- _Excerto apresentado_
_ _ _ _ _ _ _

W: Que ameaças enfrentam atualmente as comunidades de briófitos
César Garcia: As comunidades de briófitos enfrentam hoje um conjunto de ameaças múltiplas, muitas vezes subestimadas devido à sua pequena dimensão e ao reduzido conhecimento público sobre a sua ecologia e importância. Entre as principais ameaças destaco os múltiplos incêndios florestais, as alterações no uso do solo – como desflorestação, urbanização e intensificação agrícola – que originam a fragmentação e destruição de habitats. A poluição atmosférica e da água que afetam diretamente muitas espécies sensíveis pertencentes a diferentes géneros. As alterações climáticas, que estão a alterar a disponibilidade hídrica, os regimes térmicos e a frequência de eventos extremos, com impactos particulares em comunidades especializadas, como as de montanha ou zonas húmidas e os padrões de distribuição de muitas espécies. As espécies invasoras, que alteram as condições microambientais e competem com os briófitos nativos, exemplo do Campylopus introflexus. E, não menos importante, a falta de conhecimento e visibilidade, que dificulta a integração dos briófitos nas políticas de conservação e ordenamento do território.
É fundamental uma inventariação e monitorização contínua das comunidades incluindo a criação de listas vermelhas atualizadas e a cartografia de espécies e habitats sensíveis. Proteção legal e real dos habitats críticos, integração dos briófitos em planos de gestão e avaliação ambiental, promovendo a sua inclusão nos indicadores de qualidade ecológica. A educação e capacitação de técnicos e gestores sobre a importância ecológica dos briófitos e os requisitos para a sua conservação. O apoio à investigação científica, tanto em taxonomia e ecologia como em biogeografia e resposta às mudanças ambientais que já estão a acontecer. Proteger os briófitos é, em última instância, proteger o “mundo à microescala” e os processos ecológicos de que dependem muitos outros organismos.

_ _ _ _ _ _ _

- _Material extraído_
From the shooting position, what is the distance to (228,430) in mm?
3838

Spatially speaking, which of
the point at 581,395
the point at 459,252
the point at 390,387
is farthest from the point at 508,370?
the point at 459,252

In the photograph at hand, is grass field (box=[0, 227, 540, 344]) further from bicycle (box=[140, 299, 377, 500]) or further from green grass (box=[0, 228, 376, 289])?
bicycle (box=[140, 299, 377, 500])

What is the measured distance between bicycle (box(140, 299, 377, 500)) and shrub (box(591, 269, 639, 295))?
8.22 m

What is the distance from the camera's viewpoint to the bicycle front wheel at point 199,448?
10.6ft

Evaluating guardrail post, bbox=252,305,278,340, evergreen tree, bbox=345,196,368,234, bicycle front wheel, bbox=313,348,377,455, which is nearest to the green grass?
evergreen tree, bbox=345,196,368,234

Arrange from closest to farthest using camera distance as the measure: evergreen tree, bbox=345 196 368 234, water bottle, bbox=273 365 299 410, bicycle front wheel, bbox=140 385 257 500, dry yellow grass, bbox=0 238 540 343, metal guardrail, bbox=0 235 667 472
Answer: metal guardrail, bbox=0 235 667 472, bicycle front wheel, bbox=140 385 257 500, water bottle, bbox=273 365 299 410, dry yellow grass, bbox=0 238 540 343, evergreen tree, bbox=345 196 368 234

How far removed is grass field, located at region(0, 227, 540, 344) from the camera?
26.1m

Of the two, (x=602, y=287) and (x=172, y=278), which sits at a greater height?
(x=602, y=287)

_ _ _ _ _ _ _

- _Como resolver_
Por favor, transcreva do texto sobre as ameaças aos briófitos o trecho que vai de "É fundamental uma" até "muitos outros organismos.", inclusive.

- _Solução_
É fundamental uma inventariação e monitorização contínua das comunidades incluindo a criação de listas vermelhas atualizadas e a cartografia de espécies e habitats sensíveis. Proteção legal e real dos habitats críticos, integração dos briófitos em planos de gestão e avaliação ambiental, promovendo a sua inclusão nos indicadores de qualidade ecológica. A educação e capacitação de técnicos e gestores sobre a importância ecológica dos briófitos e os requisitos para a sua conservação. O apoio à investigação científica, tanto em taxonomia e ecologia como em biogeografia e resposta às mudanças ambientais que já estão a acontecer. Proteger os briófitos é, em última instância, proteger o “mundo à microescala” e os processos ecológicos de que dependem muitos outros organismos.